Quanto à intensidade ou medida da liberdade civil, também existem vários níveis, desde a chamada anarquia até ao sistema totalitário, ou seja, a abertura da liberdade é diretamente proporcional a cada sistema político, fazendo-se sentir assim em diferentes intensidades ao longo da jornada ideológica. A utopia fantástica, do ponto de vista dos cidadãos, seria uma sociedade perfeitamente coordenada, de modo a que a liberdade civil roçasse a natural, onde o crime não fosse sequer opção para ninguém e sobretudo onde as condições de vida abonassem em todos os lares. Claro que a conjugação destes elementos, nestas proporções, seria completamente impossível de ser exteriorizado para além da esfera utópica. A grande prioridade do Estado, sobretudo a do Governo, é a mediação doseada de cada um destes elementos, através de muitos outros subelementos. Como paradigmas conclusivos desta visão temos por exemplo: Quanto ao âmbito laboral, se trabalharmos apenas 4 horas diárias ao invés das tradicionais 8 horas, temos mais liberdade para desfrutar da vida, mas ao mesmo tempo, visto que a produção foi menor, também deveremos ter uma redução do salário, que por proporção, hipoteticamente seria de metade; Quanto ao âmbito penal, seriam toleraras muitas práticas que neste momento são consideradas crime; Quanto ao âmbito negocial, tanto profissional como civil, ao receberem mais liberdade, estaremos a abrir as portas para a burla e a corrupção. Haverá mais fuga aos impostos e quem beneficiará será o mercado paralelo, descapitalizando assim o Estado.

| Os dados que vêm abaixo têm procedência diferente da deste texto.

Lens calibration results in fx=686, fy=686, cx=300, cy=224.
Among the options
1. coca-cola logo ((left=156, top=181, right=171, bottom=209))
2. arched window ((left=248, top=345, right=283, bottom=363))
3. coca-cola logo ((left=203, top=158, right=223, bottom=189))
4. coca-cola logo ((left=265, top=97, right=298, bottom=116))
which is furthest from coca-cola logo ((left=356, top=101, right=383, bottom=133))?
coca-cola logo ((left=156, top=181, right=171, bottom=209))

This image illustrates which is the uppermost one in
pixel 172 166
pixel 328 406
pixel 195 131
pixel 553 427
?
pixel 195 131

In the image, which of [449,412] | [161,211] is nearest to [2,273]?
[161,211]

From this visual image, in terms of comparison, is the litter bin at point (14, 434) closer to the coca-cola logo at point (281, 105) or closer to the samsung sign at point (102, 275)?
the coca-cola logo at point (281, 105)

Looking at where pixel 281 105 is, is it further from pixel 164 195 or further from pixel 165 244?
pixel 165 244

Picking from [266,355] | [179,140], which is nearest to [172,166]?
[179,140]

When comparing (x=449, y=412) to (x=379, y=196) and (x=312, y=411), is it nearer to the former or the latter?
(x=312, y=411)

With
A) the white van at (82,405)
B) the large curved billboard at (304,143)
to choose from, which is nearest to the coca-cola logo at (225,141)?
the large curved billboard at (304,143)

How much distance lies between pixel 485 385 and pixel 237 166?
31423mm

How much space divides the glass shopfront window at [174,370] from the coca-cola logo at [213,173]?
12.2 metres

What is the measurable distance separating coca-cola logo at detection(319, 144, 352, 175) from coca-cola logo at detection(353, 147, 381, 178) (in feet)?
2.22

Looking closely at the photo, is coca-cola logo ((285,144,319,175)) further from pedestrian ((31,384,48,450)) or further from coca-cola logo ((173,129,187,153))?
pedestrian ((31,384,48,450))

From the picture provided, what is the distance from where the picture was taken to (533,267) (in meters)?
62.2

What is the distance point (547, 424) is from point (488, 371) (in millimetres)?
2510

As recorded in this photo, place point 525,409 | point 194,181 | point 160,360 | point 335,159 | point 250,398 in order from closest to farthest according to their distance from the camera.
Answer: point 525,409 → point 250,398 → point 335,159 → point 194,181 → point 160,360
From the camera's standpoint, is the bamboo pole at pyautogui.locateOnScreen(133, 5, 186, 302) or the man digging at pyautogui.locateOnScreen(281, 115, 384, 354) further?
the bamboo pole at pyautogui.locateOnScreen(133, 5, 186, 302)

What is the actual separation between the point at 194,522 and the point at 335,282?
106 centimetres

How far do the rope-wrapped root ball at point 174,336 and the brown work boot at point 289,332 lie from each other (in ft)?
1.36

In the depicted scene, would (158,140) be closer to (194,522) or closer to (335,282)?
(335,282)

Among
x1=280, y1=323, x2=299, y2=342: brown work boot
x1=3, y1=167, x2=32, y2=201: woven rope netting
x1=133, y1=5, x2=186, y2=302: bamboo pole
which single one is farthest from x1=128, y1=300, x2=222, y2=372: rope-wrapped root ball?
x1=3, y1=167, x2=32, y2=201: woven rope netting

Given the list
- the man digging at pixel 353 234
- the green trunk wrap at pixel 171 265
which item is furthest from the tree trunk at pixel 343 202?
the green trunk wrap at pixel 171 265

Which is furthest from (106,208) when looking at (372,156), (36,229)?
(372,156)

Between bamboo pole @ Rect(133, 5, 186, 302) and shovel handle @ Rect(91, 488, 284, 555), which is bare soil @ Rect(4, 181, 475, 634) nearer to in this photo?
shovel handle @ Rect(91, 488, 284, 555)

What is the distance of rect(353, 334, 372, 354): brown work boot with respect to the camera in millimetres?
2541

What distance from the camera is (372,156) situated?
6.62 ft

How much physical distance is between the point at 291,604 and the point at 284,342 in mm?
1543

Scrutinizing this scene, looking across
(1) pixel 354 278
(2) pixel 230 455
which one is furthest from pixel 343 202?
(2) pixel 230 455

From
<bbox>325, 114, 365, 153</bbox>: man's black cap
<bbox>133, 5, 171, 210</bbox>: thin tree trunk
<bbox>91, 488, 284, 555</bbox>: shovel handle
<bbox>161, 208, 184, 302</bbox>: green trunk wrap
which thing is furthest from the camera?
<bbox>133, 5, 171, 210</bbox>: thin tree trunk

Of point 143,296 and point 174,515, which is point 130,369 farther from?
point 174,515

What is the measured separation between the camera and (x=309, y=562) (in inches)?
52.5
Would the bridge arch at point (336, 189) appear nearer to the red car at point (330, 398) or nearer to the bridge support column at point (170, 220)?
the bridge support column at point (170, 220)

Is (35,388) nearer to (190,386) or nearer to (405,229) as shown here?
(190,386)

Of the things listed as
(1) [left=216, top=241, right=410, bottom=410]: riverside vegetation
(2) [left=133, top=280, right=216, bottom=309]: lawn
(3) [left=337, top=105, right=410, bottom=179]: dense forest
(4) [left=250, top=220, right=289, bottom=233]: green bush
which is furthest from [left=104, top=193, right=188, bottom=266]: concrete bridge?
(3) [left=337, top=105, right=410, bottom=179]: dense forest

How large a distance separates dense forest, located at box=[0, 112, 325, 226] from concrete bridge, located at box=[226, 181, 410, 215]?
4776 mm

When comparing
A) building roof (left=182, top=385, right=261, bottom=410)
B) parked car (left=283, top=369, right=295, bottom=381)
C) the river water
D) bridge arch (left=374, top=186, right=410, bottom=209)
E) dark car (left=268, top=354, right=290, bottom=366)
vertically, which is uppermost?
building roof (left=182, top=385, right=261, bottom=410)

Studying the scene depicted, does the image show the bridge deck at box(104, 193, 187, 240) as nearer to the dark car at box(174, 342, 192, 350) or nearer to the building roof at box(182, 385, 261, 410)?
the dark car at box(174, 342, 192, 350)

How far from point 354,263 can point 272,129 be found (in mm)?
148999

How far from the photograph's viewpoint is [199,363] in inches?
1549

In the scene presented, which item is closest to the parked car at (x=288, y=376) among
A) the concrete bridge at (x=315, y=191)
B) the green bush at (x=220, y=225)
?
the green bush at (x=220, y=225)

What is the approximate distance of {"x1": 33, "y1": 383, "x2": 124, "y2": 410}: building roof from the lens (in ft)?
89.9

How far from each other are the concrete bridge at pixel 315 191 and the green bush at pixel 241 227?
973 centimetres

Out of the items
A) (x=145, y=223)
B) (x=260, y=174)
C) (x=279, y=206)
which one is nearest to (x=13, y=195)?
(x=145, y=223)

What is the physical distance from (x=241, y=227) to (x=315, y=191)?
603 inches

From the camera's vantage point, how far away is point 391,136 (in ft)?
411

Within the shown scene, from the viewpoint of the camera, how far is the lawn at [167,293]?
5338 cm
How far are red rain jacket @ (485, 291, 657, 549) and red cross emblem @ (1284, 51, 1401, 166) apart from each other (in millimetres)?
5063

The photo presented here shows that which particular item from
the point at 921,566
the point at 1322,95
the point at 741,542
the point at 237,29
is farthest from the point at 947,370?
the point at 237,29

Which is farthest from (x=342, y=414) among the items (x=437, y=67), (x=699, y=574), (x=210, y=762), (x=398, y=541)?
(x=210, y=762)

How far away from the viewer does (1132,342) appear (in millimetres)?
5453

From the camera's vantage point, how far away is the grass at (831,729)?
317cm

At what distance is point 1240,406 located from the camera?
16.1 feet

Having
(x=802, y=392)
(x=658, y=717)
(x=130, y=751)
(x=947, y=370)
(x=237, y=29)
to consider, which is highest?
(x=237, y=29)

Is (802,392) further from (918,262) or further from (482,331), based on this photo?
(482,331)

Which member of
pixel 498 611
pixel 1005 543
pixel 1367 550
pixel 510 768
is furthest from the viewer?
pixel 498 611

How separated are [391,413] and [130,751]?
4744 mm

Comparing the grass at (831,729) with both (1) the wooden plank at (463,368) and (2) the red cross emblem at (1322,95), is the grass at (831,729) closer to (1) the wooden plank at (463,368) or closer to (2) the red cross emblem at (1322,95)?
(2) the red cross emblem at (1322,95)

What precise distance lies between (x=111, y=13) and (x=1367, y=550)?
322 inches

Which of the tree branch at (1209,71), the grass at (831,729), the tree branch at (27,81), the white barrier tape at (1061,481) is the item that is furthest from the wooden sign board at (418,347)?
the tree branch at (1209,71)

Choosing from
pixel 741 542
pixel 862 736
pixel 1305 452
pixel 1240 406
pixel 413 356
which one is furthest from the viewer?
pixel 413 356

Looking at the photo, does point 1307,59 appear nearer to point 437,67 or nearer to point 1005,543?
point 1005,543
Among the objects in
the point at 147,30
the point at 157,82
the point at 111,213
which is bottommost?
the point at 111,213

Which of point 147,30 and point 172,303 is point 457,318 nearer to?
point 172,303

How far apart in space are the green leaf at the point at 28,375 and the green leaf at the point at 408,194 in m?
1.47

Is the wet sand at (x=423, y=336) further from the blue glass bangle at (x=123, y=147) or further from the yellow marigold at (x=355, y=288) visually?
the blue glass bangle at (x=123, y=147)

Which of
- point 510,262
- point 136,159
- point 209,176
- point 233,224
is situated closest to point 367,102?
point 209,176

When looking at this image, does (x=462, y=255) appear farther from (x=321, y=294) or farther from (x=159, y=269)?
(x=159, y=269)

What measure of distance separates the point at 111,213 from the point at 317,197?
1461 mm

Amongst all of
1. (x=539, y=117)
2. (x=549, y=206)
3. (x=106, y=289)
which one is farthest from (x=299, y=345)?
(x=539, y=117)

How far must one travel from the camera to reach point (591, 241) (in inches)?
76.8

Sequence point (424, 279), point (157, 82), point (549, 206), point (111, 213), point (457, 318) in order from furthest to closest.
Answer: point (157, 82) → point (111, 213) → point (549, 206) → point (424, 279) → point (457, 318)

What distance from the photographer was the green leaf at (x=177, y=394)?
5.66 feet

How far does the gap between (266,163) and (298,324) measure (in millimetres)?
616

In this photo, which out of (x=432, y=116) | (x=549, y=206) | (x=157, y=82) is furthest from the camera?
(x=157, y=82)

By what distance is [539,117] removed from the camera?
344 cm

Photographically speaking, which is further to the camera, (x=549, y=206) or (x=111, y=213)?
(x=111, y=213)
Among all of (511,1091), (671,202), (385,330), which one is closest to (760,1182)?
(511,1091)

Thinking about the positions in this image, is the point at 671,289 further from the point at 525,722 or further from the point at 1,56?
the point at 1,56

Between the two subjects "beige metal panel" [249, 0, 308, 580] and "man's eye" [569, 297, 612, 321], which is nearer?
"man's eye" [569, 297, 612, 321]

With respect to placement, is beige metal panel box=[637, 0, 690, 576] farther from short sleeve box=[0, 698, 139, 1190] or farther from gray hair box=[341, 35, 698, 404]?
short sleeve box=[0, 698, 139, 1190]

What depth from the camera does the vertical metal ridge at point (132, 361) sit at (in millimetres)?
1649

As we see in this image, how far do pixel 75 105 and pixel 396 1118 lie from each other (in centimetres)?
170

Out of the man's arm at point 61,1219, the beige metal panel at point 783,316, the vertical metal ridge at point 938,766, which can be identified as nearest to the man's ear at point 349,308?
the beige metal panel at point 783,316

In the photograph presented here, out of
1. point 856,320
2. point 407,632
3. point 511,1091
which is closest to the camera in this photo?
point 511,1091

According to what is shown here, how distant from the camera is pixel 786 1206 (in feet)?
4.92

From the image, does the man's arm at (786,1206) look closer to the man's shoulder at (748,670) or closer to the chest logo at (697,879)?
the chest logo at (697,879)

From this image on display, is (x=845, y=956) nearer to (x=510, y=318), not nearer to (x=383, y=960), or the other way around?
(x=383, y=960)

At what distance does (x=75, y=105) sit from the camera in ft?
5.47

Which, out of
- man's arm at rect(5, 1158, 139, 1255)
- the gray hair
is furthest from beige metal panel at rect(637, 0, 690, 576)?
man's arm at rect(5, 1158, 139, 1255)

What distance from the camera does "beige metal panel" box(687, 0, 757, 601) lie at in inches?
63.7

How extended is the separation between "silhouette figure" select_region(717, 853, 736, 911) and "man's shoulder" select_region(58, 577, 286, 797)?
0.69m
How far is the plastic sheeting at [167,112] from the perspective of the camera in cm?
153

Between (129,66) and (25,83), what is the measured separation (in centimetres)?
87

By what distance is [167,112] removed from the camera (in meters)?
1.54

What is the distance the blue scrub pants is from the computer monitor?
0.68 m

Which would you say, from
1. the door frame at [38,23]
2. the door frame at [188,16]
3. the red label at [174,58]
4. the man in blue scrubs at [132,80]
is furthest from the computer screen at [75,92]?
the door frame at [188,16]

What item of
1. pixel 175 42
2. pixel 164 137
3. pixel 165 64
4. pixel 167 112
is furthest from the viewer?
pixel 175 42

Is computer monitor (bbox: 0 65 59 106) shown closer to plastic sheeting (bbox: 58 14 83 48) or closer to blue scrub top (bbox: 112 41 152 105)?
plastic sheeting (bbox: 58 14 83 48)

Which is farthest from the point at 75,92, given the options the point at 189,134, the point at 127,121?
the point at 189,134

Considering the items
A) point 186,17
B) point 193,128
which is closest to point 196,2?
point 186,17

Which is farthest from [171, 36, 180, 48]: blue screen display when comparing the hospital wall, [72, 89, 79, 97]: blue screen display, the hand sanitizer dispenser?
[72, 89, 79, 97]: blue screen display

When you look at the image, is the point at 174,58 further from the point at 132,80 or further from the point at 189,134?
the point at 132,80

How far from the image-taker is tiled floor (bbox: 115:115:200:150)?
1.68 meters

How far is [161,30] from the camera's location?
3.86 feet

Se pensarmos bem, existem centenas de casos onde podemos aplicar esta visão, portanto é necessário encontrarmos o equilíbrio junto das necessidades atuais, sem qualquer cegueira política, pois como já foi visto, o que funciona hoje, pode não funcionar amanhã, bem como o que funciona numa certa região, pode não funcionar noutra. Teremos de ser nós, os cidadãos, a dissecar as necessidades do nosso País e concluir se o que precisamos é de uma abertura da liberdade ou de uma contenção nela.

Agora a grande questão é: até que ponto estamos dispostos a ceder a nossa liberdade, em troca de outras condições?